Los pasajes más célebres de la última obra maestra de Wittgenstein, Investigaciones filosóficas (1953), intentan desbancar la noción de experiencia privada. Su interpretación es infinitamente controvertida, pero la idea básica es que los objetos del pensamiento no pueden incluir elementos que sean puramente “privados” para un solo individuo -como se supone que son las sensaciones, por ejemplo-. Porque si hubiera objetos de pensamiento privados, entonces no podría haber distinción, en lo que uno dice sobre sus propios pensamientos, entre tener razón y simplemente parecer tenerla. Los objetos de pensamiento, por lo tanto, deben ser esencialmente públicos, elementos comprobables sobre los que uno puede, en principio, conversar con otros.
No sólo la experiencia y la observación, sino también la razón y la lógica se transfiguran en la filosofía posterior de Wittgenstein. Para Frege y Russell, las proposiciones de la lógica y las matemáticas son prístinamente independientes de la experiencia sensorial, dependiendo para su verdad sólo de las estructuras del mundo abstracto que describen, un mundo que se hace accesible a los seres humanos a través de la luz de la razón pura. Esta visión se vio más tarde algo comprometida por la asimilación de la lógica y las matemáticas a la tautología y la convención por parte de los positivistas lógicos. Sin embargo, en el último Wittgenstein, toda la distinción entre la verdad lógica y la empírica se vuelve confusa. La lógica, por ejemplo, es un conjunto de prácticas y, por lo tanto, un lenguaje, perfectamente en orden tal como es; lo que cuenta en la lógica como una aplicación correcta de un término o una inferencia permisible, por lo tanto, depende sólo de lo que hagan los lógicos. Al igual que con los significados de las palabras en contextos más ordinarios, lo que importa son las disposiciones establecidas de quienes usan el lenguaje en cuestión. Sin embargo, como estas disposiciones pueden cambiar, el significado no es -al menos en principio- fijo e inmutable. Las reglas que reflejan el uso común, incluso los principios físicos fundamentales y las propias leyes de la lógica, pueden cambiar, siempre que un número suficiente de la comunidad lingüística pertinente comience a utilizar palabras antiguas de formas nuevas. Las verdades más seguras y certeras pueden ser rechazadas coherentemente, dado que las reglas que las sustentan han cambiado adecuadamente. No hay reglas “superiores” para evaluar estos cambios.

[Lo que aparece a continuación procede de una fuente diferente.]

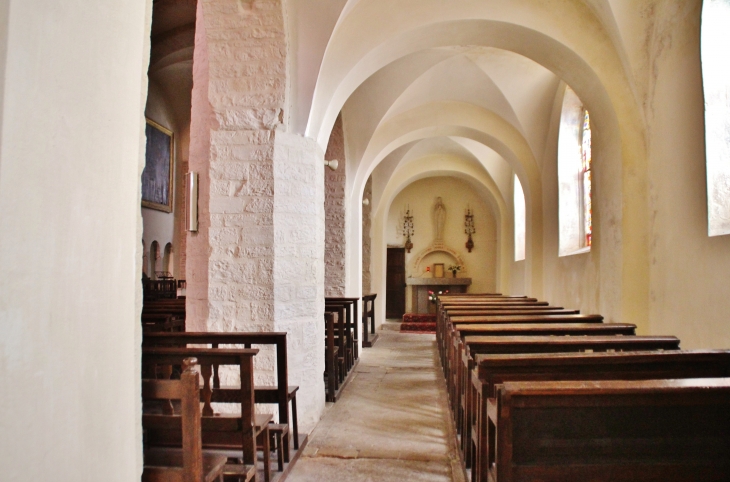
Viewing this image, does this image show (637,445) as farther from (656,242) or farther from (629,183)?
(629,183)

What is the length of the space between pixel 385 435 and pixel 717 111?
143 inches

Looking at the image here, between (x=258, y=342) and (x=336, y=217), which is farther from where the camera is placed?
(x=336, y=217)

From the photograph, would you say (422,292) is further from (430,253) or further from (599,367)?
(599,367)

En este punto se abre una visión incómoda. La idea misma de verdad parece presuponer alguna noción de corrección en la aplicación de las palabras. Si uno llama vaca a un hipopótamo, salvo de forma metafórica o analógica, es de suponer que se ha equivocado en algo. Pero si la regla de aplicación de la palabra vaca se deriva enteramente de la práctica lingüística, ¿qué haría que este caso fuera simplemente un error y no un cambio en la regla -y, por tanto, un cambio en lo que significa la palabra vaca? Una respuesta adecuada a esta pregunta parece requerir alguna explicación de lo que significa que una regla esté “en vigor”. Wittgenstein sugiere en algunos pasajes que esta noción no tiene sustancia: en tiempos normales, todo el mundo baila al paso, y eso es todo. Esta sugerencia se hace con particular fuerza en la discusión del seguimiento de reglas en las Investigaciones Filosóficas. No obstante, está claro que Wittgenstein creía que se podía hacer la distinción entre error e innovación.